Penulis: Sri Wahyunik | Editor: Parmin
SURYA.co.id | BANYUWANGI - PT Pelabuhan Indonesia III (Persero) mulai membangun marina di Pantai Boom, Banyuwangi. Peluncuran pembangunan kawasan Boom Marina Banyuwangi itu dilakukan, Sabtu (12/9/2015) sore di pinggir Pantai Boom, Banyuwangi.
Anak usaha PT Pelindo III, PT Pelindo Properti Indonesia yang mengembangkan marina (dermaga kapal pesiar) tersebut. Boom Marina Banyuwangi ditargetkan rampung dan bisa beroperasi pertengahan tahun 2017.
Pelindo III mengembangkan areal seluas 44,2 hektare sebagai kawasan marina. Investasi yang digelontorkan dalam pengembangan kawasan itu mencapai Rp 550
miliar.
"Kalau untuk marina saja sebesar Rp 200 miliar," ujar Direktur Utama PT Pelindo III, Djarwo Surjanto.
Marina itu ditargetkan mampu menampung 200 kapal pesiar baik yacht maupun cruise. Dalam paparannya, pihak Pelindo menyebutkan kawasan Boom Marina Banyuwangi akan menjadi dermaga dengan segala fasilitas pendukung untuk yacht (kapal layar ringan).
Ke depan, marina itu juga dirancang terintegrasi dengan Pelabuhan
Benoa di Bali dan Labuhan Bajo di Nusa Tenggara Timur (NTT).
“Pengembangan infrastruktur wisata bahari yang terintegrasi akan mengoptimalkan potensi rute pelayaran di Indonesia. Tidak hanya profit bagi pengelola, namun juga memantik pengembangan kawasan dan kreativitas warga, sehingga memiliki economic value (nilai ekonomi) untuk peningkatan perekonomian masyarakat
sekitar," ungkap Djarwo Surjanto.
Pengembangan marina itu merupakan proyek lama Pelindo. Proyek itu
awalnya hendak dibangun di Benoa, Bali. Namun karena terkendala izin dan belum adanya rencana induk pelabuhan di Kota Denpasar, maka proyek itu tidak kunjung kelar.

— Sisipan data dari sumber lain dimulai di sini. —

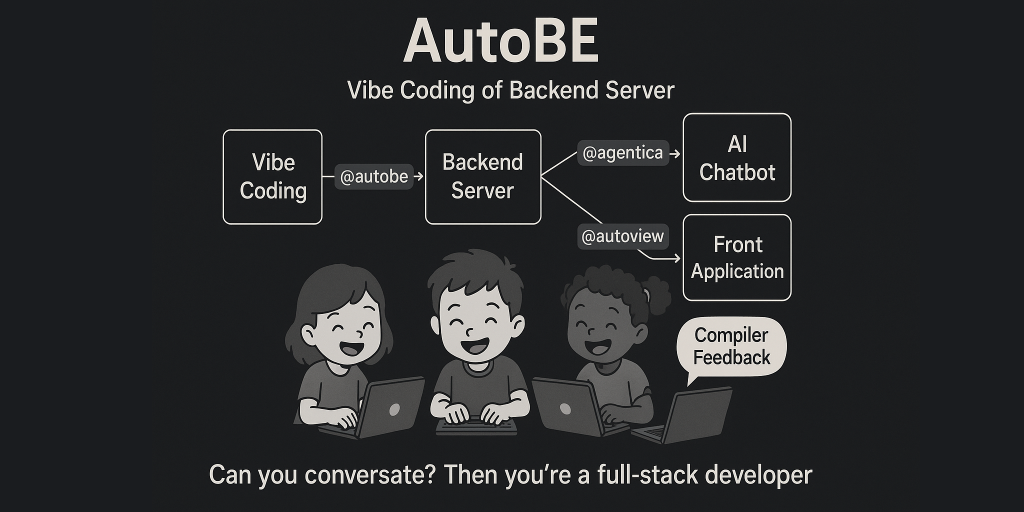 AutoBE

Vibe Coding of Backend Server

Vibe Coding

@autobe

Backend Server

@agentica

AI Chatbot

@autoview

Front Application

Compiler Feedback

Can you conversate? Then you're a full-stack developer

Bupati Banyuwangi Abdullah Azwar Anas kemudian menawarkan alternatif
tempat di Banyuwangi, yakni di Pantai Boom. Perizinan pengembangan
proyek itu selesai dalam waktu satu bulan.
Apalagi, kata Djarwo, Pemkab Banyuwangi sedang getol mempromosikan banyak destinasi wisata menarik seperti blue fire di Kawah Ijen, kite surfing di
Pulau Tabuhan, menantangnya ombak Pantai Plengkung, kearifan budaya Osing, Alas Purwo, dan aneka destinasi lainnya.
“Ini tentunya menjadi daya tarik tersendiri bagi wisatawan. Pemilik yacht pun bisa tinggal di Banyuwangi hingga empat malam,” ujar Djarwo.
Kawasan Boom Marina Banyuwangi akan dibangun di area seluas 44,2 hektar, dalam konsep berbasis kearifan lokal dan ramah lingkungan. Kompleks marina modern
yang dibangun akan dilengkapi dengan berbagai fasilitas, seperti zona marina, zona residensial, dan zona rekreasi.
Djarwo melanjutkan, pembangunan marina dilakukan secara bertahap. Tahun ini, akan dimulai pekerjaan pendalaman kolam untuk marina, penataan lahan untuk kawasan wisata, dan pembuatan dinding penahan tanah.
Dilanjutkan tahun 2016 pembangunan marina dan resort di Pulau Wangi, pulau kecil yang berada di tengah Pantai Boom.